#### [EXERCISE REQUIREMENTS]
From the blog post below, list each detail of sleeping outside that the writer says takes a couple of nights to get used to.

#### [GIVEN PASSAGE]
When you're tech savvy, I think people assume that these kinds of things don't faze you. But I can tell you that when you're trying to resurrect what is essentially your day-to-day life in a fancy metal box and you're only a blue screen of death away from utter devastation, you're just as liable to commit ritual seppuku as a less tech savvy person. You'll probably just do it in a really geeky way.

Anyway, I'm still here, I've successfully avoided hulksmashing anything (yet), and I seem to be reaping the benefits of all that preparedness, since the transition has been relatively smooth thus far. (With the exception of about 30 heart-stopping minutes very late Monday night, when I thought I had accidentally overwritten my backup. Sal happened to call in the middle of my building freakout to tell me he was on his way home, and I'm pretty sure nothing I said was coherent, but I don't know for certain because I've blacked it all out.)

Since I had a post mostly written before my laptop started bidding adieu to this mortal coil, I'll just quote it below. More for me than for you, if only to remind myself that we had a life before the gerbils went on strike, and we will again soon. (Also, I won't try to post makeup listings of my bentos in that time, but you can see them all here.)

(post originally written on August 14th, 2012)

Sal did the Bridge Pedal Sunday, riding his bike on a route that crossed all 10 city bridges. It's about 35 miles altogether, plus the 18 miles he rode to and from the race start/finish. Whew! We met up for lunch and drinks when he was finished, which is proof that I'm way smarter, since I skipped right to the good part with none of that silly bike-riding nonsense.

Sunday was officially hot enough that we set up the bed on the back porch and have been sleeping out there since. It's supposed to be even hotter later this week, so we're going to be out there for a week or more. [ETA: And so we did, for a full week, and it was glorious.]

Getting to sleep outside is pretty much the only upside when it gets hot. It's like camping, sort of! We camped all the time when I was growing up -- the really real kind of camping, where you hike into remote areas and cook your food over a firepit you dug yourself and the nearest bathroom is a good 20 miles away -- and I miss that kind of summer getaway sometimes.

It always takes a couple of nights to get used to the change and remember the details of sleeping outside: the rustling of the raccoons on their nightly sojourn through the backyard, the scritchy screetchy sounds the possum family makes as they shuffle under the porch and around the side the house, the occasional mortar round sound of an apple falling onto the porch roof.

#### [DATA LINES]
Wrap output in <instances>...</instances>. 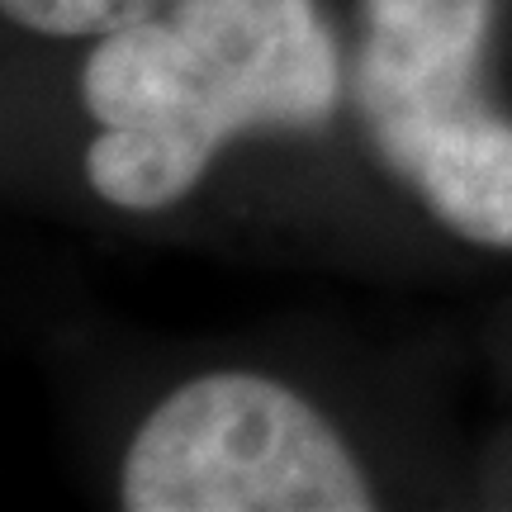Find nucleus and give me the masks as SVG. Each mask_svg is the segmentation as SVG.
<instances>
[{"instance_id": "obj_1", "label": "nucleus", "mask_w": 512, "mask_h": 512, "mask_svg": "<svg viewBox=\"0 0 512 512\" xmlns=\"http://www.w3.org/2000/svg\"><path fill=\"white\" fill-rule=\"evenodd\" d=\"M342 67L313 0H171L95 43L81 100L95 119L86 181L152 214L185 200L219 147L252 128L328 124Z\"/></svg>"}, {"instance_id": "obj_3", "label": "nucleus", "mask_w": 512, "mask_h": 512, "mask_svg": "<svg viewBox=\"0 0 512 512\" xmlns=\"http://www.w3.org/2000/svg\"><path fill=\"white\" fill-rule=\"evenodd\" d=\"M119 498L128 512H366L361 465L294 389L219 370L181 384L138 427Z\"/></svg>"}, {"instance_id": "obj_2", "label": "nucleus", "mask_w": 512, "mask_h": 512, "mask_svg": "<svg viewBox=\"0 0 512 512\" xmlns=\"http://www.w3.org/2000/svg\"><path fill=\"white\" fill-rule=\"evenodd\" d=\"M356 100L384 166L451 233L512 252V119L479 95L494 0H361Z\"/></svg>"}, {"instance_id": "obj_4", "label": "nucleus", "mask_w": 512, "mask_h": 512, "mask_svg": "<svg viewBox=\"0 0 512 512\" xmlns=\"http://www.w3.org/2000/svg\"><path fill=\"white\" fill-rule=\"evenodd\" d=\"M0 5L15 24L53 38H105L162 10V0H0Z\"/></svg>"}]
</instances>
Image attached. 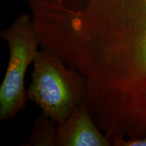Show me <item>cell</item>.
Instances as JSON below:
<instances>
[{
    "instance_id": "obj_5",
    "label": "cell",
    "mask_w": 146,
    "mask_h": 146,
    "mask_svg": "<svg viewBox=\"0 0 146 146\" xmlns=\"http://www.w3.org/2000/svg\"><path fill=\"white\" fill-rule=\"evenodd\" d=\"M115 145L125 146H146V138L132 139L129 141H125L122 138H117L113 141Z\"/></svg>"
},
{
    "instance_id": "obj_3",
    "label": "cell",
    "mask_w": 146,
    "mask_h": 146,
    "mask_svg": "<svg viewBox=\"0 0 146 146\" xmlns=\"http://www.w3.org/2000/svg\"><path fill=\"white\" fill-rule=\"evenodd\" d=\"M112 142L95 123L85 103L58 125L56 146H109Z\"/></svg>"
},
{
    "instance_id": "obj_2",
    "label": "cell",
    "mask_w": 146,
    "mask_h": 146,
    "mask_svg": "<svg viewBox=\"0 0 146 146\" xmlns=\"http://www.w3.org/2000/svg\"><path fill=\"white\" fill-rule=\"evenodd\" d=\"M0 37L7 43L9 59L0 87V121L12 120L26 108L27 92L25 78L29 66L40 46L31 16L24 13L8 28L1 30Z\"/></svg>"
},
{
    "instance_id": "obj_4",
    "label": "cell",
    "mask_w": 146,
    "mask_h": 146,
    "mask_svg": "<svg viewBox=\"0 0 146 146\" xmlns=\"http://www.w3.org/2000/svg\"><path fill=\"white\" fill-rule=\"evenodd\" d=\"M58 125L41 112L34 121L29 141L25 146H56Z\"/></svg>"
},
{
    "instance_id": "obj_1",
    "label": "cell",
    "mask_w": 146,
    "mask_h": 146,
    "mask_svg": "<svg viewBox=\"0 0 146 146\" xmlns=\"http://www.w3.org/2000/svg\"><path fill=\"white\" fill-rule=\"evenodd\" d=\"M27 99L36 104L58 125L62 124L76 107L85 103L87 82L48 49L38 51L33 61Z\"/></svg>"
}]
</instances>
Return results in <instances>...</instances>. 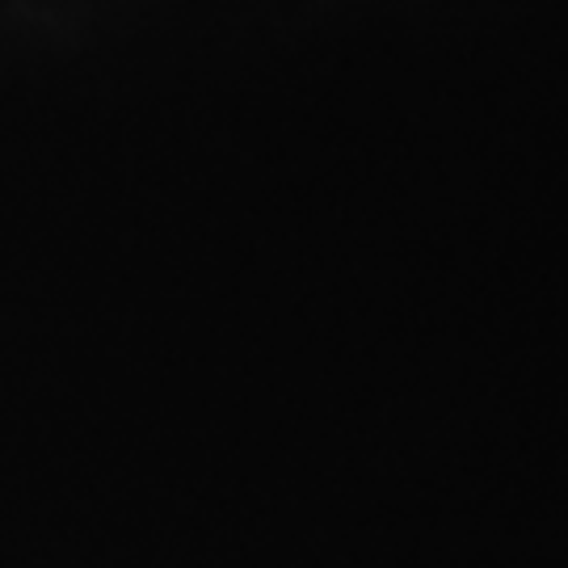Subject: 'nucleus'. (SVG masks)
<instances>
[]
</instances>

#### [WRITTEN RESPONSE]
- The rustling of the raccoons on their nightly sojourn through the backyard
- The scritchy screetchy sounds the possum family makes as they shuffle under the porch and around the side of the house
- The occasional mortar round sound of an apple falling onto the porch roof